The tough-talking former Marine immediately laid down some new rules. Among them, he forbade the Hispanic workers at the run-down, Southwestern adobe-style hotel from speaking Spanish in his presence (he thought they'd be talking about him), and ordered some to Anglicize their names.
No more Martin (Mahr-TEEN). It was plain-old Martin. No more Marcos. Now it would be Mark.
Whitten's management style had worked for him as he's turned around other distressed hotels he bought in recent years across the country.
The 63-year-old Texan, however, wasn't prepared for what followed.
His rules and his firing of several Hispanic employees angered his employees and many in this liberal enclave of 5,000 residents at the base of the Sangre de Cristo mountains, where the most alternative of lifestyles can find a home and where Spanish language, culture and traditions have a long and revered history.

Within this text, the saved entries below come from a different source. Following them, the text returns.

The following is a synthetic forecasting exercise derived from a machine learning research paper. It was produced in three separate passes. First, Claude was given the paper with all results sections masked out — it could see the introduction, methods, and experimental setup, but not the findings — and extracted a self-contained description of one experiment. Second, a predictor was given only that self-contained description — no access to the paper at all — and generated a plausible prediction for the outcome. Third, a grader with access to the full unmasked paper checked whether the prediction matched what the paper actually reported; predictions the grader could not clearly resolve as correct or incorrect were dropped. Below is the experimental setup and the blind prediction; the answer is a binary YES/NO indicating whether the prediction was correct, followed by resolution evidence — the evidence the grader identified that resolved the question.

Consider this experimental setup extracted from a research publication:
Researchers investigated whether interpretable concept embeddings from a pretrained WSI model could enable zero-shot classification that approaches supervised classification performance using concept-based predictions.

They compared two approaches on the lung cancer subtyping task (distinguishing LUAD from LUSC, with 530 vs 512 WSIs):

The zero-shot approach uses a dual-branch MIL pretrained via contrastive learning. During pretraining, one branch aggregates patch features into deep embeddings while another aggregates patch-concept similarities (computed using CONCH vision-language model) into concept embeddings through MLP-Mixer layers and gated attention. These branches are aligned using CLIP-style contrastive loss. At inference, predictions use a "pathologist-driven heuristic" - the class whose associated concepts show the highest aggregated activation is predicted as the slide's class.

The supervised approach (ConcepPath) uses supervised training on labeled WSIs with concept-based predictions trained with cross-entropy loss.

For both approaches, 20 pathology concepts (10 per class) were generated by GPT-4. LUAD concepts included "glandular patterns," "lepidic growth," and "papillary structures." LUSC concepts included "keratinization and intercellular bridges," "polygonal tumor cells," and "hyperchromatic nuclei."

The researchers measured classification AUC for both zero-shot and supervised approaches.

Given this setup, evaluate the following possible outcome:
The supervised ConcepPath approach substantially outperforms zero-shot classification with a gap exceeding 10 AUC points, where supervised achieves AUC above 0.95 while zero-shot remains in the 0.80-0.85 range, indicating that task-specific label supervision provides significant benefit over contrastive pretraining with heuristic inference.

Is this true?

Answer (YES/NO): NO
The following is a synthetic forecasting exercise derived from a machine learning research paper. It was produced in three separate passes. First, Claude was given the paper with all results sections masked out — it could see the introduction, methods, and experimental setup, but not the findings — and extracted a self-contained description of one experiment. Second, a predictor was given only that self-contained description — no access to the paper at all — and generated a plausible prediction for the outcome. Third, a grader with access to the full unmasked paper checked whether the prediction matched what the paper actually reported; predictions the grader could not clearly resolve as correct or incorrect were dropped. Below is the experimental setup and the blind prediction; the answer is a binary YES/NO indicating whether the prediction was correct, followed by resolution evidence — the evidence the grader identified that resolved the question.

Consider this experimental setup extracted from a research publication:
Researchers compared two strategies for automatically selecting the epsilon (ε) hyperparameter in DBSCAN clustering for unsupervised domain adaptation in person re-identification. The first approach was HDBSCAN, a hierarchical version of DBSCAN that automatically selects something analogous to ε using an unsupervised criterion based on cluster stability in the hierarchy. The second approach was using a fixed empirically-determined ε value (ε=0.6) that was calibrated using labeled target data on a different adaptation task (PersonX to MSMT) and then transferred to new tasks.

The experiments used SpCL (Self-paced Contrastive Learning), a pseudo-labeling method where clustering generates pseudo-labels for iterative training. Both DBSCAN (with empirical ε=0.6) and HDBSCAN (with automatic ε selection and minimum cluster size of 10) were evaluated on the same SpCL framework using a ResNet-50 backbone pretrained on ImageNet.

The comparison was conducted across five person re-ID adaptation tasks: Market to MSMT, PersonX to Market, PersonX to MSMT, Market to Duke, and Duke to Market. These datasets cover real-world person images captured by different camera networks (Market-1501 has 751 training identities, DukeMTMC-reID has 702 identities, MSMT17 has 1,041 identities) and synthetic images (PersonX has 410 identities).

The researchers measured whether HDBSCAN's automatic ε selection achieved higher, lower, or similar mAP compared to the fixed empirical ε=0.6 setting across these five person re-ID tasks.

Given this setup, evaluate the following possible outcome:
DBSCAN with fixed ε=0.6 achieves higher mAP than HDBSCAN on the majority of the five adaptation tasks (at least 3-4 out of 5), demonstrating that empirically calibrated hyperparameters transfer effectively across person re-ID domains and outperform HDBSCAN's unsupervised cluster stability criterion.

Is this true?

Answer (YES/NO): YES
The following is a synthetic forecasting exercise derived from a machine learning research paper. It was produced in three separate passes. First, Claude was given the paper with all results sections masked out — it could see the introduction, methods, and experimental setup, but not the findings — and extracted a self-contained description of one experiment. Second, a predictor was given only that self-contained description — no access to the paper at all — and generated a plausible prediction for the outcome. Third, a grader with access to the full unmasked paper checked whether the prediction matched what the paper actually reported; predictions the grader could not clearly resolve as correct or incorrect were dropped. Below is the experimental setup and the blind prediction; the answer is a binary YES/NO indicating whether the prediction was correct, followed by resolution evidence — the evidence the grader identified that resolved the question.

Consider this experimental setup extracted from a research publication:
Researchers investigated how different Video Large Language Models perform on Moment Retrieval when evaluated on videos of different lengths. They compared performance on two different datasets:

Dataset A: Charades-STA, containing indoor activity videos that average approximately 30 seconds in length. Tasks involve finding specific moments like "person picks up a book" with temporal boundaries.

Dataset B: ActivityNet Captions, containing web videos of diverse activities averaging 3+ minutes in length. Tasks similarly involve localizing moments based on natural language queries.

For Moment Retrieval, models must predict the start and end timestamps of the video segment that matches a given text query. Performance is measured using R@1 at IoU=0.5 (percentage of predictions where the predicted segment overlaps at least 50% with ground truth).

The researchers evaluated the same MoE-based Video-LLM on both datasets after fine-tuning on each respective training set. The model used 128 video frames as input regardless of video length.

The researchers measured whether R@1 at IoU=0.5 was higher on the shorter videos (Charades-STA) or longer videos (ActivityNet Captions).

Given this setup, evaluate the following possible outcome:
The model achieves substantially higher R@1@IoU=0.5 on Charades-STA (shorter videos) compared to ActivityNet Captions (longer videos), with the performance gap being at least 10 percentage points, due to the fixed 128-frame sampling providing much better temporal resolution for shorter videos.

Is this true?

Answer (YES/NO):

"I came into this landmine of Anglos versus Spanish versus Mexicans versus Indians versus everybody up here. I'm just doing what I've always done," he says.
After he arrived, Whitten met with the employees. He says he immediately noticed that they were hostile to his management style and worried they might start talking about him in Spanish.When the first thing someone says is that "it has nothing to do with racism," you can bet that it is. Even giving him the benefit of the doubt, Mr. Whitten doesn't have the first clue as to how deeply ingrained Spanish and the Spanish culture is in America and has been for centuries. It was the Spanish who were the first Europeans to settle here, and while their methods of doing so were a little less than admirable, there's no doubt that if there's any claim to being the culture that has a first claim on dominance, it's the Spanish, all the way from St. Augustine, Florida, to Sacramento, California.
"Because of that, I asked the people in my presence to speak only English because I do not understand Spanish," Whitten says. "I've been working 24 years in Texas and we have a lot of Spanish people there. I've never had to ask anyone to speak only English in front of me because I've never had a reason to."
[...]
Then Whitten told some employees he was changing their Spanish first names. Whitten says it's a routine practice at his hotels to change first names of employees who work the front desk phones or deal directly with guests if their names are difficult to understand or pronounce.
"It has nothing to do with racism. I'm not doing it for any reason other than for the satisfaction of my guests, because people calling from all over America don't know the Spanish accents or the Spanish culture or Spanish anything," Whitten says.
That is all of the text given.